For the purpose of our analyses we define an “atomic vector” as the shortest allowable motif. The atomic vector contains a single element, indicating that no gaps are present. That single atomic element is comprised of a sequence coordinate and a short EMS of length three, where three is the standard minimum length of a short linear motif. Thus, an atomic vector is an amino acid triplet that matches a unique antibody sequence location. The triplet may be extended by adding a single new character to either of its endpoints, resulting in quadruplet motif. Iteratively applying this “EMS extension” will eventually yield a new vector motif of length k and cardinality one. In this manner, we are able to transform any inputted atomic vector into a gapless motif of length k. Inserting a gap into that motif requires us to increase its vector dimension from one to two. The simplest way to carry out this “cardinality extension” is to append a new atomic vector to the existing vector motif. Thus, cardinally extending a gapless motif of length k will produce a single-gapped motif that contains two explicit subsequences of length three and k. Iteratively applying cardinality extension will eventually yield a motif containing n gaps and n+1 dimensions. Afterwards, the length of all its n+1 explicit subsequences may be expanded using EMS extension.

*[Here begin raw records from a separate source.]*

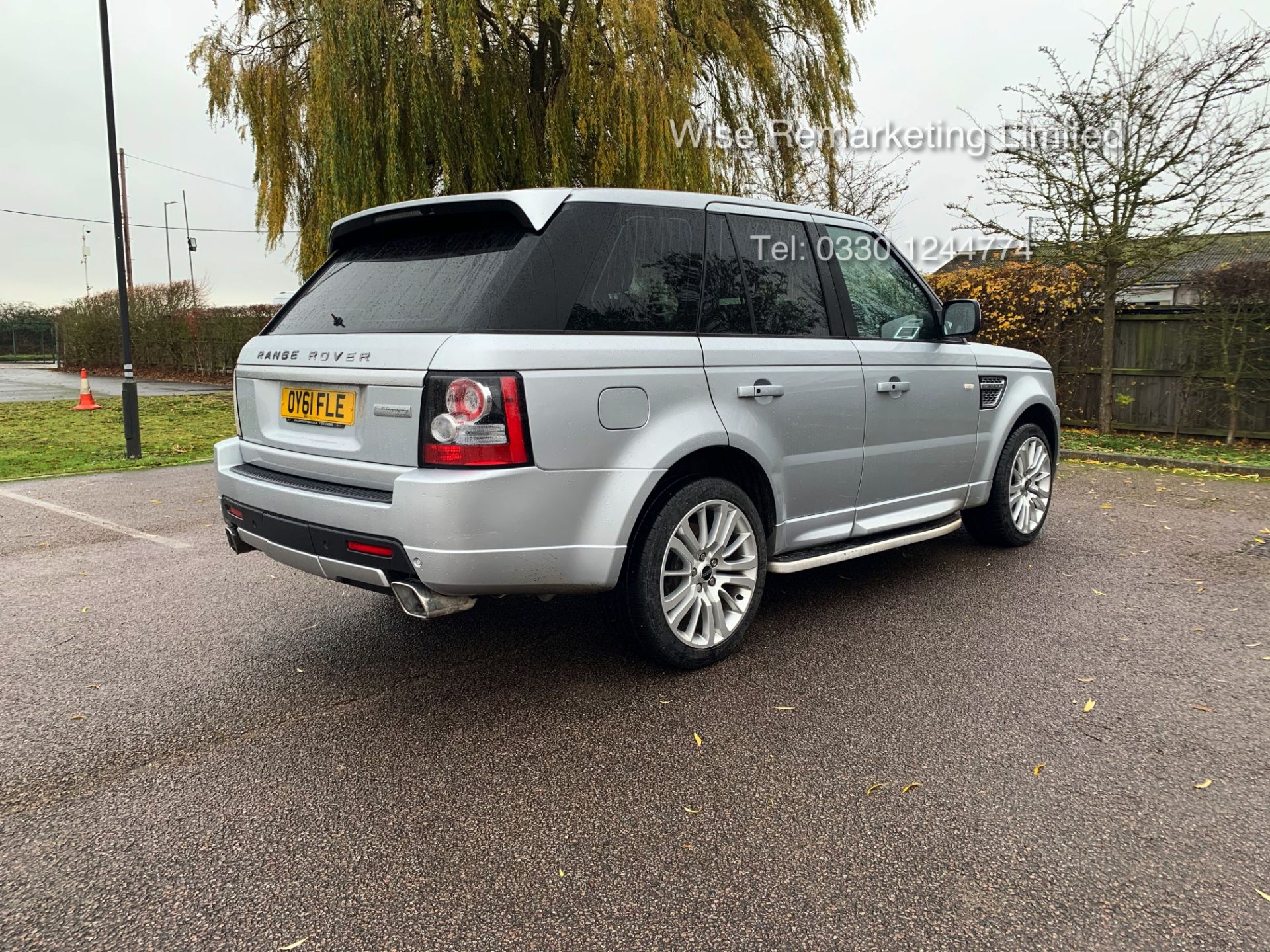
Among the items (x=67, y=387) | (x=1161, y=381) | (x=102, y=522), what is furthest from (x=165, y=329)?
(x=1161, y=381)

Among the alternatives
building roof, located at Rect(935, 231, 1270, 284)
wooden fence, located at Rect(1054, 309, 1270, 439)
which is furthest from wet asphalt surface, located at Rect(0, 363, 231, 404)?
wooden fence, located at Rect(1054, 309, 1270, 439)

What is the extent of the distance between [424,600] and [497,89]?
33.9 feet

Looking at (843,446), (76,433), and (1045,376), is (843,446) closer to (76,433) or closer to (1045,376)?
(1045,376)

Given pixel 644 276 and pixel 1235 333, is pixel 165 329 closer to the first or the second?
pixel 1235 333

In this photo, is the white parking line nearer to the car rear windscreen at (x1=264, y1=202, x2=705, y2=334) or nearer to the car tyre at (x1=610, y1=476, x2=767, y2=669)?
the car rear windscreen at (x1=264, y1=202, x2=705, y2=334)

EMS extension and cardinality extension (Fig. 1b) allow us to construct complex motifs from simpler input. Starting with a plain atomic vector, we may apply a series of extensions to develop new motifs of higher complexity. Each step within that series represents a physical transition between a lower-order and higher-order motif. For example, suppose we initialize our motif as a singe atomic vector “CAT”, located at coordinate position one. The sequence and position of the vector can be encoded symbolically as (CAT, 1). Using a single EMS extension, a proline may be added to the right-most position of the vector, resulting in new motif of (CATP, 1). Afterwards, a cardinality extension is used to add an additional motif component, SSD at position eight, thus resulting in an updated motif of (CATP, 1), (SSD, 8). Next, an EMS extension extends an arginine to the left-most position of the triplet subsequence SSD, while a second CAT subsequence is cardinally extended at position 15 of the motif. The result is a newly created motif of (CATP, 1), (RSSD, 7), (CAT, 15). Thusly, only four extension operations are required to adequately construct a two-gapped 11 amino acid long motif. That entire process of construction may be represented as a series of physical transitions within a single pathway: (CAT, 1) = > (CATP, 1) = > (CATP, 1), (SSD, 8) = > (CATP, 1), (RSSD, 7) = > (CATP, 1), (RSSD, 7), (CAT, 15). These transitions directly correspond to a shift between neighboring vertices in a unidirectional network. In essence, all motifs exist as nodes within a network whose edges signify EMS and cardinality extensions. Therefore, progressively extending new motifs from simpler input is directly analogous to a directed traversal across a network of motifs.

Furthermore, we propose a network-based motif representation, which permits us to run a network search for DOM motifs. The search initializes at a single node exemplifying an atomic vector. Then, in a breadth-first-search (BFS) approach, the neighbors of the root node are inspected and evaluated. These neighboring motifs are tested against the central dataset of antibody sequences. The sequences matching to each neighbor are aggregated by the individual people from whom they were obtained. Next, all neighboring motifs are marked by the number of patients and healthy controls to which they are a match. If a given neighbor matches the majority of disease-afflicted patients, while also failing to match any of the healthy controls, then we have discovered a DOM and the search is over. Otherwise, the neighbors are assessed on their ability to differentiate disease-afflicted patients from healthy controls. Nodes whose differentiation score falls above a specified threshold undergo a BFS analysis of their own. New neighbors are iteratively obtained and the search space is gradually extended until a DOM is finally found or the search reaches a stipulated endpoint.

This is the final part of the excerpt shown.